Vers une santé globale

Je n'aime pas trop les étiquettes. Certains appelleraient ce que je fais "jeûne intermittent 16/8" et mettraient un hashtag dessus. Moi je préfère dire les choses simplement : depuis les fêtes de fin d'année, je ne mange pas avant 10h du matin et je m'arrête de manger à 18h. Entre les deux, je bois un peu d'eau (le moins possible), mon objectif étant de pratiquer un jeûne sec dès que je serai bien rodé.

Et voici ce que j'observe après plus de deux mois.

Comment ça marche physiologiquement

Après environ 5 heures sans nourriture, le corps puise dans ses réserves de glycogène hépatique (du sucre mis de côté dans le foi). Puis à partir de 12h il s'attaque aux réserves graisseuses en convertissant les corps gras en corps cétoniques (lipolyse). Entre 16 et 18 heures de jeûne, l'autophagie s'intensifie — un processus cellulaire de nettoyage et de recyclage des protéines endommagées et des organelles défectueuses. C'est ce mécanisme qui a valu à Yoshinori Ohsumi le prix Nobel de médecine en 2016. Le jeûne n'est pas une privation — c'est un nettoyage.

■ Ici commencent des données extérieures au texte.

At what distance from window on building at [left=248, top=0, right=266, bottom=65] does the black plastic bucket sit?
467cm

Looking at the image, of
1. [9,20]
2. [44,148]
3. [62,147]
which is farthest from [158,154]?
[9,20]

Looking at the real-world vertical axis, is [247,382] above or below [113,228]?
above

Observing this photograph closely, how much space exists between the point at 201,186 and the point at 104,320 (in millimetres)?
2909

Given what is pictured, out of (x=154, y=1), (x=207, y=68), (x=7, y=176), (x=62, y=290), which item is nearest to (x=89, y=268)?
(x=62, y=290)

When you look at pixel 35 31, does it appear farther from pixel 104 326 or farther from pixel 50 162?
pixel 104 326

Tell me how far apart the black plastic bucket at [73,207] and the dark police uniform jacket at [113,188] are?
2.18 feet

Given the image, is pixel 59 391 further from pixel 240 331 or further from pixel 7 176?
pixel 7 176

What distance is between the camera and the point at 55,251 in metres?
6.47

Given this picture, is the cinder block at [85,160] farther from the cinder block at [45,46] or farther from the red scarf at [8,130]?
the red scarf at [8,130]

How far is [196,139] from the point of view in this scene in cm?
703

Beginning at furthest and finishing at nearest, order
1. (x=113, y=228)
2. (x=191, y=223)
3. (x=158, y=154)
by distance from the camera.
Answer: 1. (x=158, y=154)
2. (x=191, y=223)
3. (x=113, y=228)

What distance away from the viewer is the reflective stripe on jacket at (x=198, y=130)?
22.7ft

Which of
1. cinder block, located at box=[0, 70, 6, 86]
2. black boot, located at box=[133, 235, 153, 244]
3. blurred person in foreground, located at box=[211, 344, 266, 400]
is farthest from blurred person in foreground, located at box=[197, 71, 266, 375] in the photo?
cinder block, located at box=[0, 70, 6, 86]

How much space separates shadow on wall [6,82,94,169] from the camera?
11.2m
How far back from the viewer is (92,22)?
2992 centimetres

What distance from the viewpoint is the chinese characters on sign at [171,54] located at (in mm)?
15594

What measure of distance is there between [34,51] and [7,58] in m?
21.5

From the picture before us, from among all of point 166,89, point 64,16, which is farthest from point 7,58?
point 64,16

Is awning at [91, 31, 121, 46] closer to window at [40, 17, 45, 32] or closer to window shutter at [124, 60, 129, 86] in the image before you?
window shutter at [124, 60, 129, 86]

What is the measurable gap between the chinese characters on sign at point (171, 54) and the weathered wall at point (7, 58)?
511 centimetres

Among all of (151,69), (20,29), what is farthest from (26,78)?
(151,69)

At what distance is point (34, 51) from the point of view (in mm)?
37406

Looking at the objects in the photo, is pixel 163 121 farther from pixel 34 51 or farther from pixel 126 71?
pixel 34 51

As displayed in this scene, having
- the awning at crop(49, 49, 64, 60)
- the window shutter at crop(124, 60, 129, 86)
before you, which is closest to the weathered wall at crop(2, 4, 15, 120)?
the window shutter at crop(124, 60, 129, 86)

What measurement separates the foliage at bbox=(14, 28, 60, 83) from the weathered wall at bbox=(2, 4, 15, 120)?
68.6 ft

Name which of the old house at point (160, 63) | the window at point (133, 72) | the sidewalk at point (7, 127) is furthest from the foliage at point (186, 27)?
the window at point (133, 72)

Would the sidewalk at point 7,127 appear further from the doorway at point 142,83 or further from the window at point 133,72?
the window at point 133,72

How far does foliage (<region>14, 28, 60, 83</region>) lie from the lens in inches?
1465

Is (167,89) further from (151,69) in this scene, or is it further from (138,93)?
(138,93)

La nuit, le corps entre naturellement dans cette phase de jeûne et d'autophagie. En ne mangeant pas trop tôt le matin, on prolonge et on amplifie ce processus naturel. En ne mangeant pas trop tard le soir, on laisse à la digestion le temps de se faire plusieurs heures avant le sommeil — ce qui améliore la qualité du sommeil.

Mon ressenti après deux mois

La première semaine, j'avais faim le matin. Pas une faim insupportable — une habitude dérangée. Dès la deuxième semaine, la faim matinale a disparu. Le corps s'est adapté.

Ce qui m'a le plus surpris : la légèreté mentale. Pas de décision à prendre sur ce qu'on mange le matin, pas de préparation, pas de vaisselle. Cette simplicité libère un espace mental que je n'avais pas anticipé. Et une sensation de maîtrise de soi — savoir qu'on peut choisir de ne pas manger quand on a faim, que c'est un choix et non une contrainte, c'est une forme de liberté.

Ce que je mange dans la fenêtre : Un vrai repas à 10h — solide, nutritif, pas de grignotage. Un repas principal vers 13-14h. Quelque chose de léger avant 18h si besoin. La qualité des repas est plus importante qu'avant — quand on mange moins souvent, on fait plus attention à ce qu'on mange.

Ce que ça n'est pas

Ce n'est pas un régime amaigrissant — je ne cherche pas à perdre du poids. Ce n'est pas une privation — dans ma fenêtre de 8 heures, je mange à ma faim, bien, sans restriction. Et ce n'est pas une règle absolue — si on est invités à un brunch à 9h du matin, on y va et on mange. Pas de culpabilité, pas d'obsession. C'est une orientation, pas un carcan.

Mon bilan à deux mois : je continue. La digestion est plus légère, le sommeil meilleur, l'énergie plus stable. Et cette sensation de légèreté et de maîtrise de soi que j'évoquais — elle est bien réelle et vaut à elle seule la continuité de l'expérience.

Attention, je vous fait part de mon expérience personnelle, qui se base sur mes choix personnels et mes capacités physiques propres, il ne s'agit en aucun cas d'un avis médical. Avant d'entamer des changements de ce type, renseignez-vous et demandez conseil à un professionnel de santé.